Во время пауз это фантастическое сообщество предается радости мечтаний наяву. Бедняги принимают имена библейских и гомеровских героев. Они идентифицируют себя с ними и разыгрывают, {76} как могут, собственные версии известных легенд. Превращение в мечтах — известный феномен, когда узники, играя, проживают реальность, отличную от их собственной. Они привносят в игру свое понимание достоинства, благородства и счастья. Эта жестокая и горькая игра высмеивает стремления заключенных, которые преданы самой реальностью.

Иаков убивает своего будущего тестя, когда просит руки Рахили. Им движет не патриархальное право, а абсолютная необходимость выжить. Борьба Иакова с Ангелом — это борьба двух заключенных: один стоит на коленях и держит на спине тачку, в которой лежит второй, свесив голову. Коленопреклоненный Иаков пытается стряхнуть груз, Ангела, свесившего голову почти до пола. Ангел, в свою очередь, пытается расправиться с Иаковом, стараясь ногой достать до его головы. Но вместо этого попадает в основание тачки. Иаков борется изо всех сил. Противники не могут бежать друг от друга. Каждый из них пленник своего положения; их пытка становится все более интенсивной, потому что они не могут дать ход своему гневу. Знаменитая сцена из Ветхого Завета разыгрывается как встреча двух жертв, мучающих друг друга под давлением безысходности. Видно, что их действиями управляет безымянная сила.

Парис и Елена выражают очарование чувственной любви, но Елена — это мужчина. Их любовный дуэт идет под аккомпанемент хихиканья заключенных. Выродившийся эротизм управляет {77} миром, где невозможна личная жизнь. Сексуальная чувственность становится чем-то вроде моно-сексуальной общности, похожей на армию. Примерно так же Иаков выражает свою нежность к замещающим объектам: невеста — это дымовая труба, обернутая тряпкой вместо фаты. И он ведет свою свадебную процессию, за ним мрачно следуют узники, поющие народную песню. В самый напряженный момент этой импровизированной церемонии вдруг слышится чистый колокольный звон, символизирующий — наивно и немного иронично — мечту о простом счастье.

Показано отчаяние приговоренных: четверо заключенных прижаты к стенам, словно мученики. Они повторяют молитву надежды, произнесенную Ангелом из мечты Иакова. Можно усмотреть в ней ритуальную печаль и традиционные библейские стенания, как перед еврейской Стеной Плача. Есть здесь и агрессивное отчаяние проклятых, но восставших против судьбы — Кассандра. Из шеренги стоящих на перекличке выходит женщина. Ее тело истерически извивается, голос чувственный и хриплый. Она выражает муки одинокой души. Отзываясь на жалобный плач, она объявляет судьбу, которая ожидает все это сообщество. Ее монолог прерывается грубыми гортанными криками заключенных на перекличке. Карканье ворон, написанное Выспянским, заменили в спектакле звуки тюремной поверки.

**Исходные данные**.

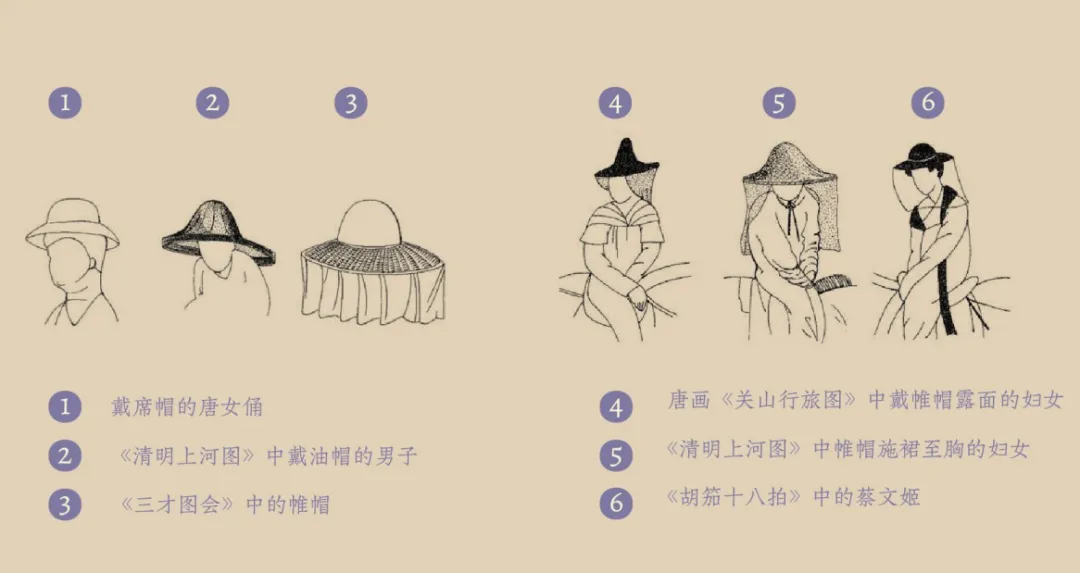 1 2 3

4 5 6

1 戴席帽的唐女俑

2 《清明上河图》中戴油帽的男子

3 《三才图会》中的帷帽

4 唐画《关山行旅图》中戴帷帽露面的妇女

5 《清明上河图》中帷帽施裙至胸的妇女

6 《胡笳十八拍》中的蔡文姬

**Вопросы к тексту**.
[1] Что в отрывке о спектакле служит Иакову невестой?
[2] Пожалуйста, перепишите из отрывка о спектакле фрагмент между словами «Показано отчаяние приговоренных: четверо» и «звуки тюремной поверки.» включительно.
Эти данные взяты из другого источника.

**Ответы к заданиям**.
[1] Дымовая труба, обернутая тряпкой вместо фаты.

[2]
Показано отчаяние приговоренных: четверо заключенных прижаты к стенам, словно мученики. Они повторяют молитву надежды, произнесенную Ангелом из мечты Иакова. Можно усмотреть в ней ритуальную печаль и традиционные библейские стенания, как перед еврейской Стеной Плача. Есть здесь и агрессивное отчаяние проклятых, но восставших против судьбы — Кассандра. Из шеренги стоящих на перекличке выходит женщина. Ее тело истерически извивается, голос чувственный и хриплый. Она выражает муки одинокой души. Отзываясь на жалобный плач, она объявляет судьбу, которая ожидает все это сообщество. Ее монолог прерывается грубыми гортанными криками заключенных на перекличке. Карканье ворон, написанное Выспянским, заменили в спектакле звуки тюремной поверки.